Victoire découvre la sensualité en voyant le corps nu de Céleste et commence ainsi à apprivoiser son propre corps et à l’explorer : le toucher, le contact entre leurs peaux, les caresses qui donnent accès au désir, à la sensualité.
Leonor de Recondo aborde très bien, aussi, cette notion de ventre vide, infertile qui ne sert à rien, et l’importance d’avoir un enfant pour perpétuer la famille, et tous les secrets de famille qui peuvent s’y rapporter, se perpétuant au gré des générations…
L’enfant de Céleste deviendra celui de Victoire et l’honneur sera sauf. Mais comment devient-on mère ? Comment touche-t-on son enfant ? Qu’en est-il de l’instinct maternel ?
D’autres couples viennent s’articuler sur ce triangle, le couple d’amis (sont-ce vraiment des amis ou des faire-valoir?) et surtout Huguette et Pierre qui assurent l’intendance, le seul couple qui repose sur des bases solides et dont l’amour est sincère, malgré les difficultés de l’existence.
Leonor de Recondo a bien su approfondir tous les liens entre les personnages, et approche par petites touches, l’amour, le désir pour une autre femme, la maternité et le poids des préjugés, de l’Eglise…
J’ai retrouvé la plume efficace, pleine de poésie et le rythme, la musicalité de l’écriture, et la sensibilité de l’auteure, la précision des mots. J’ai bien aimé ce roman, qui est une ode au corps des femmes et à l’amour, mais je n’ai pas retrouvé la magie de « Pietra viva », peut-être parce que d’autres auteurs du XIXe (dont on n’est pas très loin, le roman se situant en 1908) ont abordé le statut de la femme de façon plus puissante.
Note : 8,5/10
Extraits :
Le ton de sa voix est posé, presque calme. Elle réalise soudain que la solitude, dans laquelle elle est née, l’oblige à toujours acquiescer. Si elle avait eu le choix – mais ce mot n’existe ni dans sa condition, ni dans son vocabulaire – elle aurait dit : « non ». Elle l’aurait même hurlé.
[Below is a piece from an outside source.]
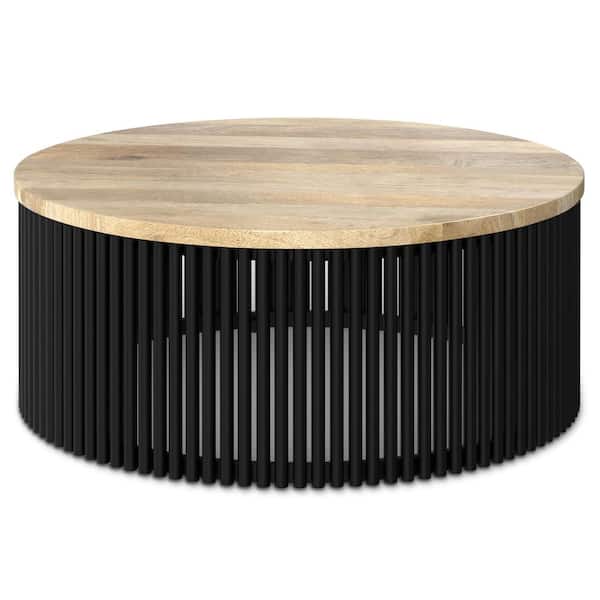 Demy 35 in. Black Wide Round Industrial Contemporary Metal Coffee Table Fully Assembled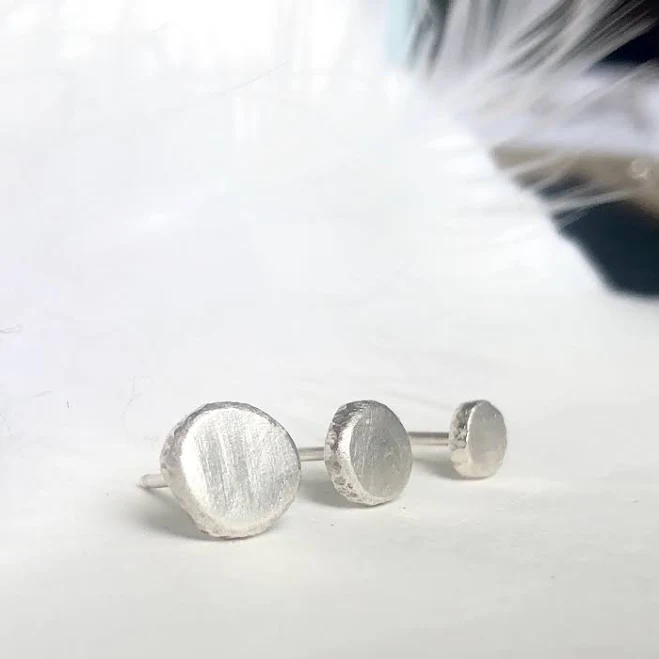 Reclaimed Silver Minimal Stud Earring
Elles n’osent pas encore bouger, mais seront bientôt prises de vertige. S’aimer de toutes leurs forces, c’est ce qu’elles feront, nuit après nuit. D’abord sans bouger, de peur de briser ce miracle cutané.
Victoire blottit sa tête dans le cou de la jeune femme, et pose sa main sur son épaule. Tout est incroyablement chaste. Victoire écoute leurs respirations qui se mêlent. Elle est contre ce corps si beau qu’elle a vu dans sa chambre, et puis, il y a son odeur, un parfum capiteux et âcre, quelque chose de piquant qui émeut les narines. La découverte de l’autre.
La guerre rapproche terriblement. C’est là qu’on se dit des choses qu’on ne se dirait jamais en temps de paix, de ces secrets qui ne dévoilent pas – comme l’a fait le père d’Anselme près d’un feu de camp, lors d’une soûlerie méticuleuse qui vous laisse les boyaux retournés et l’âme déchirée.
On m’a dit : « souris, aie des enfants ! » rien d’autre. Et, tu vois, je n’ai pas réussi. Sans toi, rien. Ni le sourire, ni Adrien. Pourquoi nous a-t-on tant menti durant notre enfance ? Sur la vie conjugale, sur tout ce qui est censé faire le bonheur d’une femme ?
Moi, je suis frêle, pour que la vie me porte là où bon lui semble… Avant toi, je vivais comme un automate. Un corps désarticulé et sans âme… Avant toi, quand je me regardais dans le miroir, je me trouvais laide. Tellement laide que je ne me suis regardée qu’une fois nue. Mon corps me semblait inutile.